Provided passage:
[Start]

I'd had a taste of the thrills of reporting at the Chicago Democratic Convention riot my previous year, and I left a graduate fellowship at Yale with no plan except to see more of life than faculty sherry-parties had to offer.

And then my New York City luck really changed.

Maybe the way you fall in love with the city has something to do with the imprint of the first time you fall in love in the city. The first time I fell in love in the city … it's a long story that has to do with the Episcopal Theological Seminary, a classified ad in the Voice (not that kind), the rivalry between the Merce Cunningham and Alwin Nikolais dance companies, dancers in general, leg-warmers in particular, an apartment in Crown Heights, Jamaican beef patties, dancing with the Torah and an epic struggle with a mouse.

Faithful readers will recall I'd led up to this story in a column about the night I left grad school (in The Observer for Nov. 12, 2001), but broke off the narrative of that night to pay tribute to a host of Lingua Franca writers who exemplified the grad-school-dropout-wised-up outsider take on scholarly controversies I love. Faithful readers will also recall that my own decision to drop out had a lot to do with love (well, love as a concept ) : with some smart-ass Yale English Department pet who scornfully reproved me for asking a question about the conception of love in Chaucer's "Love Vision" poems, when love was "so uninteresting ," he said, "compared to the true subject of the poems: the making of poetry." Uninteresting to you, buddy. In short order, the following things happened, which I will compress as much as possible:

-That night I started scanning the classified ads in the Voice, looking for anything nonacademic: my first preference at the time was a traveling salesman job. Since I probably would have been the world's worst Willy Loman, it was particularly fortunate that luck stepped in and directed my eyes to an ad for an assistant editor position at the Fire Island News , a summer-only weekly whose offices in Ocean Beach were a short ferry ride from my hometown of Bay Shore. In short order, the editor quit, I got to move into his princely apartment in the back of Karl the Barber's shop, and I stayed on to edit and write most of the paper's features, including an incredibly over-earnest English-major analysis of Dylan's new country album, which found Seven Types of Ambiguity in the "Nashville Skyline" cover photo alone. (Is he tipping his hat hello or goodbye?) Anyway, my work came to the attention of Dan Wolf, the legendary founder of The Village Voice , who spent weekends in Seaview, the next burg over on the island, and I covered an anti-discrimination march led by Voice columnist Nat Hentoff, who led a raggedy, barefoot throng down the Fire Island beach to protest the no-blacks-and-Jews policy of the Point o' Woods WASP enclave.

Here's where the luck begins to display several types of ambiguity: At Nat Hentoff's suggestion, I wrote to Dan Wolf at the end of the summer to ask if there were any kind of opening for me, and I was stunned to learn that there was . Only later would I learn about the misfortune that made my good fortune possible-the curse upon the job.

[End]

Records provided:
[Start]

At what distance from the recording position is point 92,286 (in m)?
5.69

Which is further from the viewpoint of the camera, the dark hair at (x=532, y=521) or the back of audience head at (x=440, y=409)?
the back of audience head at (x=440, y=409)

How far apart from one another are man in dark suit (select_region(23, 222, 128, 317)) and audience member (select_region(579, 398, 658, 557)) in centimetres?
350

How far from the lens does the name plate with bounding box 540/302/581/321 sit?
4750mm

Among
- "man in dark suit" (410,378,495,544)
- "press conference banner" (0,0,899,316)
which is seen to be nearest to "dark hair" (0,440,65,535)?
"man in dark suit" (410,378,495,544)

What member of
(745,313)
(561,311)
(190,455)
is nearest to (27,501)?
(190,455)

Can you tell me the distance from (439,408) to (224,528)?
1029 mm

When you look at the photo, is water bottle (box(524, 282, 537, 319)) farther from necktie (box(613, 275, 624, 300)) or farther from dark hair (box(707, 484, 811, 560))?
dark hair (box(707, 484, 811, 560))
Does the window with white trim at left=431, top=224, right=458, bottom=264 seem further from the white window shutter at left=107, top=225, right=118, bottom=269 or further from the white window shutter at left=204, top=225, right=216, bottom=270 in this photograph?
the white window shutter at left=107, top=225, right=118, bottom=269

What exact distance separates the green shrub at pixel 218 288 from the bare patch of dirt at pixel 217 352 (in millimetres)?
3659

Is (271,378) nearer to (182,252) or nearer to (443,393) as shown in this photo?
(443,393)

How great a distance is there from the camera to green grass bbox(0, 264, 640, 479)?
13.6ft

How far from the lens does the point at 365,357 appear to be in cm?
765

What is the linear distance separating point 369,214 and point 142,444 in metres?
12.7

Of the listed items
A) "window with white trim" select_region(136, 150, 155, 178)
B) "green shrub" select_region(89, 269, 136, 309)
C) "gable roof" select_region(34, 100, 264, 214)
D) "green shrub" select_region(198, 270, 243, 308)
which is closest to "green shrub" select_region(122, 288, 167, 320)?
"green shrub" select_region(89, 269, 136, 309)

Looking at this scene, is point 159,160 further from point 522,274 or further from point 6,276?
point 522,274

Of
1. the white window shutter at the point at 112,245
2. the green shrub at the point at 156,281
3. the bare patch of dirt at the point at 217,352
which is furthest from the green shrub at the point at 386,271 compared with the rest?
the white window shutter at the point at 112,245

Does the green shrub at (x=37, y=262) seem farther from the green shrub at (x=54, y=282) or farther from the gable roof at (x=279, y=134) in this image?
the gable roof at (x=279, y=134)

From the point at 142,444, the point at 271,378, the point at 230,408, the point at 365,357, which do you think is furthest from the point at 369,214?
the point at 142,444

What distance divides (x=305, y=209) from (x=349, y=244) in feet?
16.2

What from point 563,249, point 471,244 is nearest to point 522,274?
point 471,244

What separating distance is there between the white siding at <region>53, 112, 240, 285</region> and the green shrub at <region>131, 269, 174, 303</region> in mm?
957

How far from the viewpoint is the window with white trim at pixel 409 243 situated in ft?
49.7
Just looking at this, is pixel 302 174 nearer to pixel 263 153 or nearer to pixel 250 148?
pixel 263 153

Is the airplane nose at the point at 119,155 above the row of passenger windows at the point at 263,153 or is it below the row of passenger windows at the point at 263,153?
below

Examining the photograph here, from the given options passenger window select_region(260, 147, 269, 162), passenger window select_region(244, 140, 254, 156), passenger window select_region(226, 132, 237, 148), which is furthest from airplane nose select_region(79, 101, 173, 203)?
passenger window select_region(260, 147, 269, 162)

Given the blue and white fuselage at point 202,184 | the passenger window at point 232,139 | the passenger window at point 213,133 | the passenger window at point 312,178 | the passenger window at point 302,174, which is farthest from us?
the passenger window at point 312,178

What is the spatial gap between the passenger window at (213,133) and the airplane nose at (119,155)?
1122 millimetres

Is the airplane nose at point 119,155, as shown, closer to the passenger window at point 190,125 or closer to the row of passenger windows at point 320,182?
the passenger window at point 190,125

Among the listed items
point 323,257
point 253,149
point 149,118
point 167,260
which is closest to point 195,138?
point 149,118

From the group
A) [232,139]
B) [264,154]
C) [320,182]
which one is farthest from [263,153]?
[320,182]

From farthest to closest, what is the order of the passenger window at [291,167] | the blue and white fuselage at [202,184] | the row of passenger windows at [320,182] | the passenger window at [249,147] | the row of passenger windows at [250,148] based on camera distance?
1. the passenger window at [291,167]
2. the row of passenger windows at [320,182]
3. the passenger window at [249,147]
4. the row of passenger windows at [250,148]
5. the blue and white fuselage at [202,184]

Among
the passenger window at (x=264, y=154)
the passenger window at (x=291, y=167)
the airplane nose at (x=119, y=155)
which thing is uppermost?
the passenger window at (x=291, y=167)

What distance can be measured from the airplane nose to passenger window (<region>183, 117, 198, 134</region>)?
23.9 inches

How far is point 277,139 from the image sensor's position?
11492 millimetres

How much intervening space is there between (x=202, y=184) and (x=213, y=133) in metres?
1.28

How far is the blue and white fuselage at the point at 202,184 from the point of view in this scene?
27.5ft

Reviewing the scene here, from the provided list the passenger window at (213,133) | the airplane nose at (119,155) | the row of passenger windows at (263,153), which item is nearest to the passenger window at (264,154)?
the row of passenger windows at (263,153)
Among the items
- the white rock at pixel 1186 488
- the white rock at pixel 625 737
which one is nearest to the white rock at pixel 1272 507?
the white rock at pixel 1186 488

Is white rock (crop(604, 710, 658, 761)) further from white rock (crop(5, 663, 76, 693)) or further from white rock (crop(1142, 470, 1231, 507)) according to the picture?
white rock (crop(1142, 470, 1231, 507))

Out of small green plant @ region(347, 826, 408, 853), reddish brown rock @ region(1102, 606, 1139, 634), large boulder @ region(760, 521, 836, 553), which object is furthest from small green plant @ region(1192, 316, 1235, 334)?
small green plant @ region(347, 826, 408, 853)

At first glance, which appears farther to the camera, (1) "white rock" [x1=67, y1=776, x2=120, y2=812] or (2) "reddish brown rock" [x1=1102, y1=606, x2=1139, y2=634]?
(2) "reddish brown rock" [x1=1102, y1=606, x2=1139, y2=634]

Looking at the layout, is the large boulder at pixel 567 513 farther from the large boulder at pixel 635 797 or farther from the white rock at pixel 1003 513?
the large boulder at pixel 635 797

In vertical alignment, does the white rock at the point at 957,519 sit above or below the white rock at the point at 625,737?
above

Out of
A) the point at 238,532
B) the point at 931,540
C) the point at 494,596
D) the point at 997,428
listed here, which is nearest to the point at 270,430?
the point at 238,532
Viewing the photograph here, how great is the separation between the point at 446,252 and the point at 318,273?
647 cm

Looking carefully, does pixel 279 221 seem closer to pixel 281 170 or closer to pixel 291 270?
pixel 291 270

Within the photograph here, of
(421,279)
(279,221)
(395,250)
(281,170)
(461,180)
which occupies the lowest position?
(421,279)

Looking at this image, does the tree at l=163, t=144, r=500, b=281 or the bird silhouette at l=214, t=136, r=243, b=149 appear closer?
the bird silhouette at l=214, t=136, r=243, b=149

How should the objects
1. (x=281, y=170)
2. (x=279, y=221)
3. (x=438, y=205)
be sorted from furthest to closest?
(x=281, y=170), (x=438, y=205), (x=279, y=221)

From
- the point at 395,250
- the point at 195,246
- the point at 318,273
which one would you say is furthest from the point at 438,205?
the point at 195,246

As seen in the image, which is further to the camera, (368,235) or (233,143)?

[End]

Required actions:
A) From the New York memoir passage, return everything from "I'd had a taste" down to "had to offer.", copied verbatim.
B) Give only the number of lines in the listing that contain the string "reddish", matching case.

Expected outputs:
A)
I'd had a taste of the thrills of reporting at the Chicago Democratic Convention riot my previous year, and I left a graduate fellowship at Yale with no plan except to see more of life than faculty sherry-parties had to offer.

B) 3